→ **DATA SECTION**:
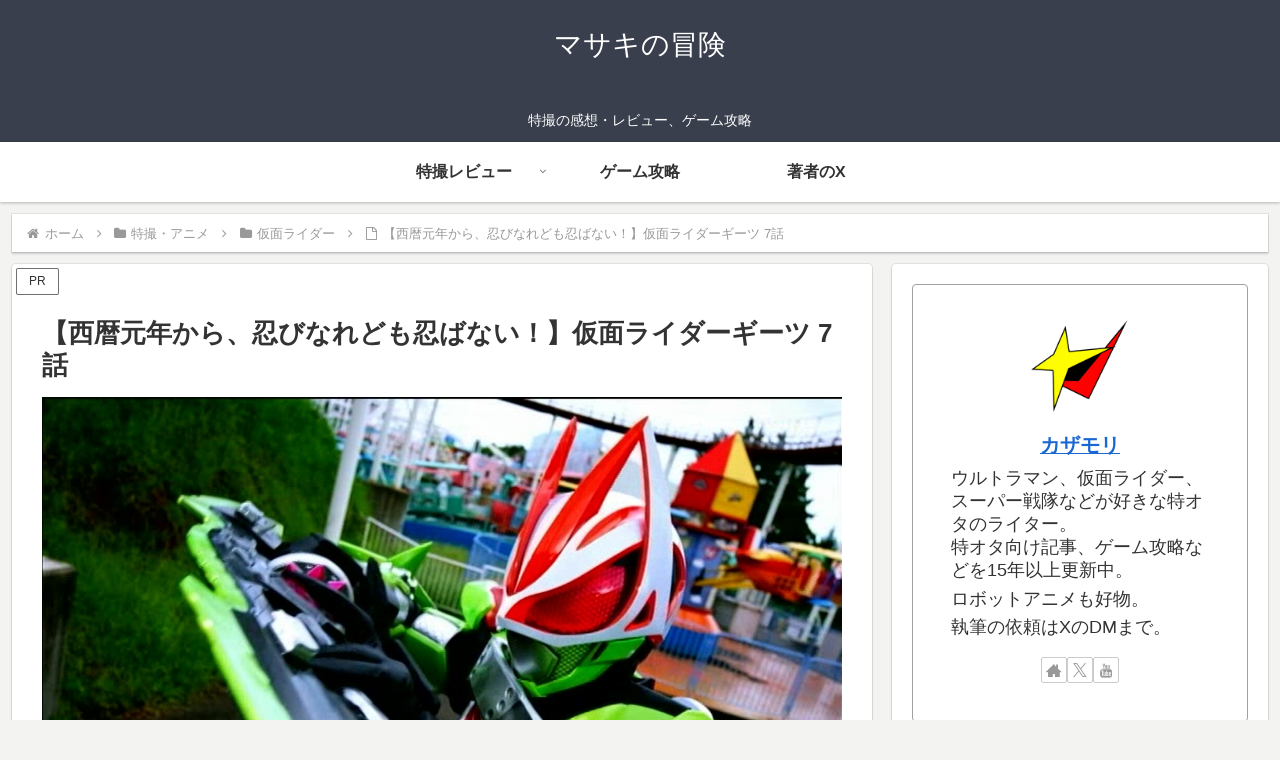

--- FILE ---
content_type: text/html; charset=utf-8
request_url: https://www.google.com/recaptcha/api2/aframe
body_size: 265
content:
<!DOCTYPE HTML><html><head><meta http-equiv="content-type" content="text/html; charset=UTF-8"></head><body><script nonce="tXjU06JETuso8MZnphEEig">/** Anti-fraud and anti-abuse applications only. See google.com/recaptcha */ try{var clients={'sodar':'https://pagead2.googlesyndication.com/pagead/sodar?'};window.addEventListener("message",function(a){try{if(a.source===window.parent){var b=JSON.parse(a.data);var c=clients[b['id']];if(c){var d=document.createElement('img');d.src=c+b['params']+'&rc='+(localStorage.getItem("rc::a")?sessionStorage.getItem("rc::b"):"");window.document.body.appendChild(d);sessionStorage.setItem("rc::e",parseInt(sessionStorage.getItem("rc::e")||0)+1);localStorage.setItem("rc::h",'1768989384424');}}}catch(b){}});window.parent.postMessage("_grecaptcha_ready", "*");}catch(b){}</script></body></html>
...
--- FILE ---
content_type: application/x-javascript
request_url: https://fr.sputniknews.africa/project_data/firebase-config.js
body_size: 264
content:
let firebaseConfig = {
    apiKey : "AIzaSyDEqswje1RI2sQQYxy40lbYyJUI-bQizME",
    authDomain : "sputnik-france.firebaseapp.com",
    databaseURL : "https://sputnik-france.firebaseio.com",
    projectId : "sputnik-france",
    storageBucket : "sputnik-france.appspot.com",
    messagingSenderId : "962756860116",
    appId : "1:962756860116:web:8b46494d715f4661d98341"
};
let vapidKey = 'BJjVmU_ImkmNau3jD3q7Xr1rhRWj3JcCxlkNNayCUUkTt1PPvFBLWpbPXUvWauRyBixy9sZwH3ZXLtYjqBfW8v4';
---
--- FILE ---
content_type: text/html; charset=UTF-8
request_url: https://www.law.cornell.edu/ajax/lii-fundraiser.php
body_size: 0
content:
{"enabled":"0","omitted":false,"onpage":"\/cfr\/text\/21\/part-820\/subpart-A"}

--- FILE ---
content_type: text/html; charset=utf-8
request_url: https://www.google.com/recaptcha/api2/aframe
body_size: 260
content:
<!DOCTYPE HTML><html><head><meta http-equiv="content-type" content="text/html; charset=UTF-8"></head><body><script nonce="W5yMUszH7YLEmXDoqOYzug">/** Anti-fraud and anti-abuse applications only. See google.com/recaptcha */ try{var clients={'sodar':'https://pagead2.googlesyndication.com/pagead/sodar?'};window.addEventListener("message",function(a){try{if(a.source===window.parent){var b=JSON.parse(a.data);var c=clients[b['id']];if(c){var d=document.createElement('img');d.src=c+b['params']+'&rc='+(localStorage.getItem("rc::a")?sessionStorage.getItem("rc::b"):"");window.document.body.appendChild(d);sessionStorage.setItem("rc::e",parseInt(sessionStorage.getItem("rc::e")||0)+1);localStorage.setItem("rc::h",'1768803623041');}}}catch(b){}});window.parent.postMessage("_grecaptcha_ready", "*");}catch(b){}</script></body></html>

→ **EXERCISE DIRECTIONS**:
Only the lines containing the string "france" are needed; pull them out of the records.

→ **TASK RESULT**:
    authDomain : "sputnik-france.firebaseapp.com",
    databaseURL : "https://sputnik-france.firebaseio.com",
    projectId : "sputnik-france",
    storageBucket : "sputnik-france.appspot.com",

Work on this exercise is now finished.